### WHAT THIS TASK INVOLVES
Using the listing below, print exactly everything from the line with "flower is a" down to the line with "Conscription introduced, underage", both included, and nothing more.

### INPUT FOR THIS TASK
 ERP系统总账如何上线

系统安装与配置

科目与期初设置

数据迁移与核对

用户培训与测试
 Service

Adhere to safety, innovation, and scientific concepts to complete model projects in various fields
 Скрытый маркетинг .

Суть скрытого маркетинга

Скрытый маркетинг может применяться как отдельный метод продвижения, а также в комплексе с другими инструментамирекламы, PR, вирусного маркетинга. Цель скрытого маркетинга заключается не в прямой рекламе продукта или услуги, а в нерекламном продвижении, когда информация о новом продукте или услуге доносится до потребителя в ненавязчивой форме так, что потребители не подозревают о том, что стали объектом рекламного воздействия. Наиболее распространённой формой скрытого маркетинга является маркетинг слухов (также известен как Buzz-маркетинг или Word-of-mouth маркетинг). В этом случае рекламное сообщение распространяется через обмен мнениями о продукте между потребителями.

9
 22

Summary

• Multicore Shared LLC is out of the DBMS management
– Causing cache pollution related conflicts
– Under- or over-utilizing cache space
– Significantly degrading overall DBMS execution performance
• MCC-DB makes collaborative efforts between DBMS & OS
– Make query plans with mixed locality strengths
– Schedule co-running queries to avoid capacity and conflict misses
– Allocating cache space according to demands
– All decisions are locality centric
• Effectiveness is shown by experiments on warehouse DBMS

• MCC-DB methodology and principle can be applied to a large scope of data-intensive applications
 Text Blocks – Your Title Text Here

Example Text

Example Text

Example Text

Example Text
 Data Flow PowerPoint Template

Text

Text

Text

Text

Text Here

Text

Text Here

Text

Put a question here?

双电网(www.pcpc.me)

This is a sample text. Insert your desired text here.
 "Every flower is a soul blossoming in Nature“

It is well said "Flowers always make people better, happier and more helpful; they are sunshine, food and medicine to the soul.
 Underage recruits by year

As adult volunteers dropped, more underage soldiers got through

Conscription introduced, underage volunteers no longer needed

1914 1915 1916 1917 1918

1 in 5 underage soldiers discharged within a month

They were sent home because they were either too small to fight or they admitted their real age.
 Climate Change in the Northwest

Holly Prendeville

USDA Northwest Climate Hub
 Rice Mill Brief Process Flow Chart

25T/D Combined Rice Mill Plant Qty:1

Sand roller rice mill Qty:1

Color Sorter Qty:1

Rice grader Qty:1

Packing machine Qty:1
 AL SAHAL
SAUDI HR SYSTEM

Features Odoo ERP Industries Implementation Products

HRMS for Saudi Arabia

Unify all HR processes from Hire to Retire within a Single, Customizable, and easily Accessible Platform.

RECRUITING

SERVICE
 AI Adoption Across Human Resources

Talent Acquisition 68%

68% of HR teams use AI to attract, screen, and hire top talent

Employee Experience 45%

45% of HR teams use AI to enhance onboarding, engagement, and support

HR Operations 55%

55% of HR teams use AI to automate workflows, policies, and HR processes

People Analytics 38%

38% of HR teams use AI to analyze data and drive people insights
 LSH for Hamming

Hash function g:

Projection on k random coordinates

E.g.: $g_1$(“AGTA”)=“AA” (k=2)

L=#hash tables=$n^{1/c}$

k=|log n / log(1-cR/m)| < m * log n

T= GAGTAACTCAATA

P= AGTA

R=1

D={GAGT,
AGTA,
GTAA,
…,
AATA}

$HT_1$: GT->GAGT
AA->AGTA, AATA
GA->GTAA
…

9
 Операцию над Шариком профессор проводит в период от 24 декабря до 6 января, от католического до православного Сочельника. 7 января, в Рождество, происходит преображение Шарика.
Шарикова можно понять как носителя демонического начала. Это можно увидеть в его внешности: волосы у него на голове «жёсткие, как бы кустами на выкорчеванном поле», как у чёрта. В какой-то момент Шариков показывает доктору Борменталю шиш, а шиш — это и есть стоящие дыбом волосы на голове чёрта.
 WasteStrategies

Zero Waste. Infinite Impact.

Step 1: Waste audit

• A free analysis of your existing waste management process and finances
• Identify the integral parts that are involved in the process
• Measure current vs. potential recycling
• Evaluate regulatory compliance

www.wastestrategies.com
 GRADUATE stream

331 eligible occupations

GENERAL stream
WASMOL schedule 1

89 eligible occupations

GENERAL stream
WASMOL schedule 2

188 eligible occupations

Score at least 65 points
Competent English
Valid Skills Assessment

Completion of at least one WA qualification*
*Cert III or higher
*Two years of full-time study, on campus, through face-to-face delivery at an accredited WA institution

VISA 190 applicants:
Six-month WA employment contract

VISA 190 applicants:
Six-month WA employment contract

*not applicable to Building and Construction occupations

### RESPONSE BOX
 "Every flower is a soul blossoming in Nature“

It is well said "Flowers always make people better, happier and more helpful; they are sunshine, food and medicine to the soul.
 Underage recruits by year

As adult volunteers dropped, more underage soldiers got through

Conscription introduced, underage volunteers no longer needed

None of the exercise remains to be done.